もともと音楽と美術の鑑賞が好きで、仕事もこれに携わるものに就きたいと考えていましたが、自分が絵を描いたり演奏したりする未来をあまり想像できませんでした。そんな時、アートマネジメントという言葉を知って、もしかしたらその世界でなら力になれるかもしれないと思い、音楽環境創造科を志望しました。また、どうしても「表現する人」とともに学びたいという気持ちを、藝大なら叶えられる気がしました。音環は、学科内で3つの専門領域:創作(作曲)/音響(録音、音響心理学)/アートプロデュース(身体表現、文化研究、アートマネジメント)に分かれるので、同期の20人にはさまざまなものの見方を教わったりできる刺激的な環境です。
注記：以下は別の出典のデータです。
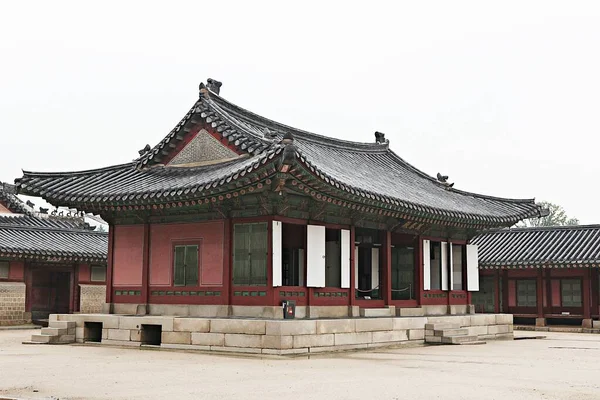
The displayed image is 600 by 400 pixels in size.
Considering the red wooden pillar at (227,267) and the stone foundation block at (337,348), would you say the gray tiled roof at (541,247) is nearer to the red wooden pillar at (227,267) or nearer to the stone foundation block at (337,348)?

「つくり手」と「その受け取り手」のはざまにいたい、その曖昧な境界線を求めて千住キャンパスに人が集まるような感じがあります。とくに、授業の中心となるプロジェクト(ゼミ)ではとても充実した3年間を過ごしました。学生スタッフとしてアートプロジェクトの現場に入り、現在第一線で活躍するアーティストと活動したことは、貴重な経験になったと思います。卒業論文では、担当した「千住タウンレーベル」を事例に、LPレコードという媒体や記録する行為などについて触れる予定です。また、他学科や美術学部の授業も受講できるのは大きな魅力だと思います。
最近は各地で芸術祭などが開かれ、アートに大きな関心が寄せられるようになり、世間との距離も縮まってきました。今後アートマネージャーには、芸術の専門家からまちのおっちゃんに至るまで、どのような人にでも「表現する人」が何をやろうとしているのか・何のためにやるのか、などをそれぞれの言葉を使い、丁寧に価値付けをしながら説明する能力がさらに求められます。わたしもいつか「つくり手」の友人を支えられるよう、模索の日々が続きます。